Estruturalmente, o texto não poderia ser mais mecânico, utilizando por molde o arco narrativo estilo Cinderela: depois do crescente sucesso (ascensão), Whitney vive crises (queda) pessoais e, por consequência, profissionais, que acaba superando (ascensão). Entretanto, falta organicidade ao roteiro, que parece mais preocupado em apontar todos os fatos da vida da artista (o que denota dificuldade de escolha, algo essencial em cinebiografias), quase matematicamente (mesmo que não cronologicamente) do que criar uma narrativa. Ainda mais grave, esses fatos não são aprofundados. Por exemplo, a discussão de Whitney com Robyn após visitarem o pai não faz sentido tanto porque o que a cantora (passa a) afirma(r) querer representa muito mais do que o pai exigiu quanto soa como uma mudança demasiado brusca e antinatural de pensamento. Outro exemplo é a modestíssima carreira de atriz de Whitney e sua amizade com Kevin Costner: é no mínimo estranho mencioná-lo como amigo, expor que uma das principais canções de sua carreira se deve a uma indicação dele e não colocá-los juntos em sequer um diálogo.

Também falta ângulo à película, pois os assuntos são abordados sem reflexão. O roteiro não se furta em citar a homoafetividade de Whitney, mas se limita a isso: citar. O foco poderia estar na drogadição, mas nisso a opção da diretora Kasi Lemmons é claramente a brandura, com poucas cenas capazes de revelar as consequências dos entorpecentes. Algo similar ocorre com o relacionamento com Bobby Brown (Ashton Sanders), dada a opção escandalosa de omitir a violência doméstica perpetrada por ele. Brown pode não ter sido o crápula pintado pela mídia, mas o olhar de Lemmons é de grande benevolência. Outra opção de enfoque seria a negritude, havendo cenas que expressam o quanto Whitney foi questionada por ser uma negra cantando o que brancos querem ouvir. Lemmons, uma mulher negra, faz uma mise en scène inteligente a esse respeito, como ao colocar um provocativo álbum de Michael Jackson ao fundo e ao mostrar apenas homens brancos carregando móveis para a mansão da cantora. Contudo, sua visão parece romântica demais mesmo nos temas espinhosos. É encantador assistir a cenas de recriação dos grandes momentos da carreira d’A Voz – mas isso não basta para um filme.

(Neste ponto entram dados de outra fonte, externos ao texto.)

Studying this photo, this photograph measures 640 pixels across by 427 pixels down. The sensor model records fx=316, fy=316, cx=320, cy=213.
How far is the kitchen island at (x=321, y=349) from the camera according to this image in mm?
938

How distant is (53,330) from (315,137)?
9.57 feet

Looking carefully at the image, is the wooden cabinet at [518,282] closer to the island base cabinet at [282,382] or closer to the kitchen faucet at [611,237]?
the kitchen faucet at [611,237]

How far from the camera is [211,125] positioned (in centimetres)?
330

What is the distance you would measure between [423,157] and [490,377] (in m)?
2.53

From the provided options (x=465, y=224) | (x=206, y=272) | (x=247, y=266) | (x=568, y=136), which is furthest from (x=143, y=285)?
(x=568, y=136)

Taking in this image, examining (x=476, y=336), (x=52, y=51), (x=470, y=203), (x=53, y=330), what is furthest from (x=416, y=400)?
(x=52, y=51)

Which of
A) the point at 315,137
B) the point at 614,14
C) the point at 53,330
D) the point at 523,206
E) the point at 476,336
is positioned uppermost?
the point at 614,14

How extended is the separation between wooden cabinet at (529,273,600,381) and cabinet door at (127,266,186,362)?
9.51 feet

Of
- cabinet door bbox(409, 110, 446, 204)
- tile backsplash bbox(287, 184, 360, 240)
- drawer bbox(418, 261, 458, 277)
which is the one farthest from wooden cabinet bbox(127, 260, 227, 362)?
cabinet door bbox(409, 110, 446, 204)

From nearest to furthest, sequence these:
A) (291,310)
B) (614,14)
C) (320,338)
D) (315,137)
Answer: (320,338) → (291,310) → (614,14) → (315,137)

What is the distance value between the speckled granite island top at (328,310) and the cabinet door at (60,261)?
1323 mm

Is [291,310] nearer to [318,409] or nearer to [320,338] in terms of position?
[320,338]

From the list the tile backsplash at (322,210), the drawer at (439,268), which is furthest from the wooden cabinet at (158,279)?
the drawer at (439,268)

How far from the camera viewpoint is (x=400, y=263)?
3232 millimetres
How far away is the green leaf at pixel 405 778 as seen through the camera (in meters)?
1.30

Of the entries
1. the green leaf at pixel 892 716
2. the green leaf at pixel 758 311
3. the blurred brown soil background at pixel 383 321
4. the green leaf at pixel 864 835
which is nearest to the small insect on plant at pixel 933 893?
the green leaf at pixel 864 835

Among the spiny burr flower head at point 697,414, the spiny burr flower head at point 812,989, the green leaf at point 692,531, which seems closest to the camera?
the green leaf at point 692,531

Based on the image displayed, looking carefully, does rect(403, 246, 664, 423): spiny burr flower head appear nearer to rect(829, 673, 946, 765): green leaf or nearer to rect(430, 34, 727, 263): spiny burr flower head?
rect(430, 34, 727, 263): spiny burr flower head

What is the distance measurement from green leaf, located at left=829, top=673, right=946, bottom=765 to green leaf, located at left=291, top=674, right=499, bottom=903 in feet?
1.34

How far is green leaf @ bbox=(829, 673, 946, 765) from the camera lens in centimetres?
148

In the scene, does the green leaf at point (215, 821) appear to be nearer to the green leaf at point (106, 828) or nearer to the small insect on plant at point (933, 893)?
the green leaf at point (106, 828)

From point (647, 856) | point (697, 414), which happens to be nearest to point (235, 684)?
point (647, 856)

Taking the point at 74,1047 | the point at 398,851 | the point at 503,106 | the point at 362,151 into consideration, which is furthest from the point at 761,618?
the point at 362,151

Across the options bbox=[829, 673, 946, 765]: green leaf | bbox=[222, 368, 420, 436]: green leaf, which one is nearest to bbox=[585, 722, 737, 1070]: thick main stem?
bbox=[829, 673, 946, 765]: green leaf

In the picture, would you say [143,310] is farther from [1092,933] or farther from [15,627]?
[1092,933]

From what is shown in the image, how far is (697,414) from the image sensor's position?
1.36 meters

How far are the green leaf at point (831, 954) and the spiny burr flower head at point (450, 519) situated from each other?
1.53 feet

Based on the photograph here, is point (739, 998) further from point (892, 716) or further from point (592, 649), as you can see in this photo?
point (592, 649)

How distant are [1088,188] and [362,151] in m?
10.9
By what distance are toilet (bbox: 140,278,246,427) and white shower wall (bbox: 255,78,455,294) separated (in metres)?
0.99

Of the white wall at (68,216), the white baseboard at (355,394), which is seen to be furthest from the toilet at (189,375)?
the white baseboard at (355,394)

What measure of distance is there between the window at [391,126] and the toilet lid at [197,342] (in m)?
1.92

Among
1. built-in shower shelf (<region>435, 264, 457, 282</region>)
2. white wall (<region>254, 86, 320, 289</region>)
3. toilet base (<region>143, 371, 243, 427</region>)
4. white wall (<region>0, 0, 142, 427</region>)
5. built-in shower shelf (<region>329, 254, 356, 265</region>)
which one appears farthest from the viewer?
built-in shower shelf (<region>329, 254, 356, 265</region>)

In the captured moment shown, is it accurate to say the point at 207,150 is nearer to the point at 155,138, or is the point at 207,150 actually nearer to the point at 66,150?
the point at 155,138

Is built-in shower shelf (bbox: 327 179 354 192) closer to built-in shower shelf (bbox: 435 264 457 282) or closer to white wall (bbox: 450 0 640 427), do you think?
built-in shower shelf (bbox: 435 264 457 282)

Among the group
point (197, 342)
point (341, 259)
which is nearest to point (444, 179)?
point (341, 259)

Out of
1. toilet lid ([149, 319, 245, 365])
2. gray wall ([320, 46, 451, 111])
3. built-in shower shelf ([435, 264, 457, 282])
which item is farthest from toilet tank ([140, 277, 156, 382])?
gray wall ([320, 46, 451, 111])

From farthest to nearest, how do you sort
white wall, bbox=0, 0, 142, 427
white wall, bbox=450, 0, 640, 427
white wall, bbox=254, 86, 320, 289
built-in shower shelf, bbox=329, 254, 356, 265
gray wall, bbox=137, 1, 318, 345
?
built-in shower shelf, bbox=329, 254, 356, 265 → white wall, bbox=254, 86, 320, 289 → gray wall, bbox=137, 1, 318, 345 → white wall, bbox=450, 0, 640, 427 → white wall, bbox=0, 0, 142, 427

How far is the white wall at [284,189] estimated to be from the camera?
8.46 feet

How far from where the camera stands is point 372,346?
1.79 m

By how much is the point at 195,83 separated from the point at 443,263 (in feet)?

A montagem da produção pode não ser frenética como a de “Bohemian rhapsody”, mas exagera em recursos desnecessários – há cortes em demasia e o paralelismo nem sempre funciona (sim com “I will always love you”, não com “It’s not right but it’s okay”). O que é mais importante é que, tanto no longa de 2018 (menos) quanto em “A teoria de tudo” (mais), é possível compreender suficientemente a trajetória dos biografados em seus conflitos, desejos e obstáculos. Em “I wanna dance with somebody”, diferentemente, quando a protagonista declara não saber se consegue “continuar sendo tudo para todo mundo”, não é possível concluir com clareza a que ela se refere. O problema seria uma repressão da homoafetividade? O modo como o pai a trata? O relacionamento com Bobby? Lidar com o sucesso e a mídia? Livrar-se do vício? Uma eventual autocobrança excessiva? O filme não responde, tampouco fornece as ferramentas para que o público o faça. Alguns desses elementos se fazem presentes, mas aquém do necessário. A obra exalta a cantora, mas se esquece da pessoa.